START Data shown

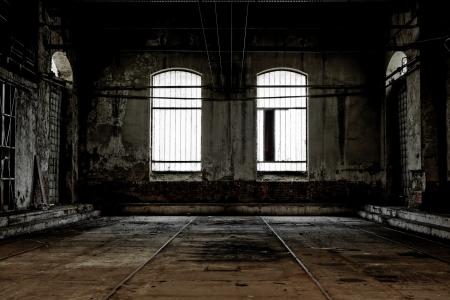 mess room: Interior industrial abandonado con la luz brillante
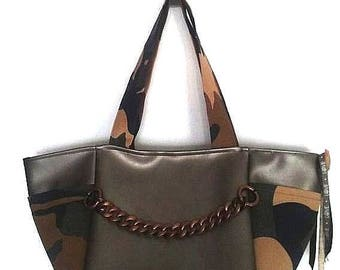 shoulder tote bag khaki camouflage military leatherette chain bronze copper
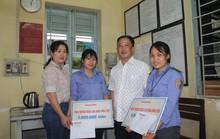 Báo Người Lao Động tặng quà 2 nữ nhân viên gác chắn cứu người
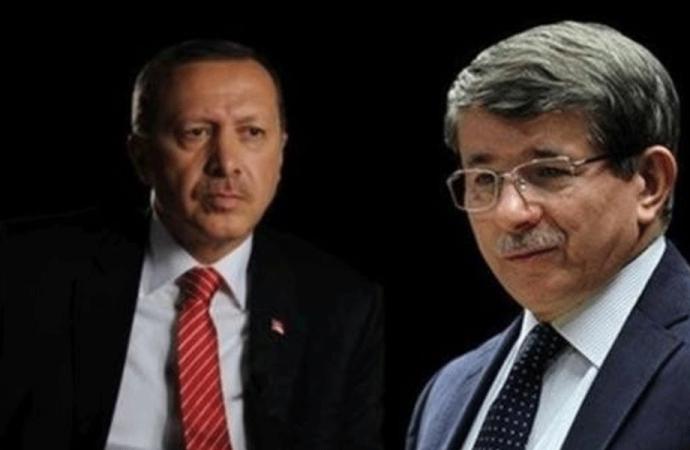 Ahmet Davutoğlu'nun ekibinden AKP'ye 15 Temmuz tepkisi! teker teker paylaştılar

END Data shown

• Instructions to follow: Take the line containing "shoulder tote bag" and every line after it up to the end of the data, and write them out exactly, without the pictures.

• Exercise response:
 shoulder tote bag khaki camouflage military leatherette chain bronze copper
 Báo Người Lao Động tặng quà 2 nữ nhân viên gác chắn cứu người
 Ahmet Davutoğlu'nun ekibinden AKP'ye 15 Temmuz tepkisi! teker teker paylaştılar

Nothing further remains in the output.